Il implique une lutte contre l'entropie, contre l'absence de l'espoir, c'est-à-dire qu'il va à l'encontre de la nature humaine.

Il produit des outils qui ont une fin. Il y a des lunes, l'homme taillait du silex pour chasser. Tailler avait une finalité comme le reste des gestes qu'il accomplissait.

«Le travail demande un emploi du temps défini pour déplacer des forces, lutter contre l'entropie croissante, l'absence de l'effort, et, quelquefois, pour façonner des objets. Il demande donc une certaine souffrance», dit Michel Serres.

Enfin, il suppose d'être à l'œuvre.

Suivant la logique de ces cinq sens, jadis l'humain travaillait. La majorité des métiers qui impliquent ces éléments sont disparus ou sont sur le point de ne plus faire partie du paysage.

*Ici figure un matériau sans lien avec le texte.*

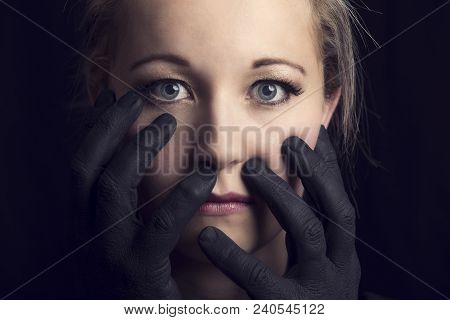 Frightened Blonde Woman Grabbed By Black Hands On Her Face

Qui aurait cru! Des femmes au volant ...
«Je me souviens, […] combien conduire un poids lourd demandait de la force et du courage, car l'inertie de la cargaison l'emportait quelquefois sur les capacités de la machine au freinage et à l'entraînement sur des chemins en relief. Aujourd'hui, les commandes assistées demandent beaucoup moins de puissance. Il faut juste de l'habilité. Qui aurait cru, lorsque j'étais jeune, que des femmes piloteraient des monstres de plus de cinquante tonnes!», raconte l'homme aux longs sourcils blancs.

Aujourd'hui, les grues et les outillages mécaniques effectuent le travail à leur place. Quelle force déplace le journalier contemporain? Il produit toujours «autant d'énergie, mais seulement en salle de conditionnement physique!», blanguait-t-l.

Jadis et naguère, l'humain définissait sa fierté et son honneur en travaillant. Si le travail disparaît, en quels lieux l'humain retrouvera-t-il un sens à ce qu'il réalise au fil des jours?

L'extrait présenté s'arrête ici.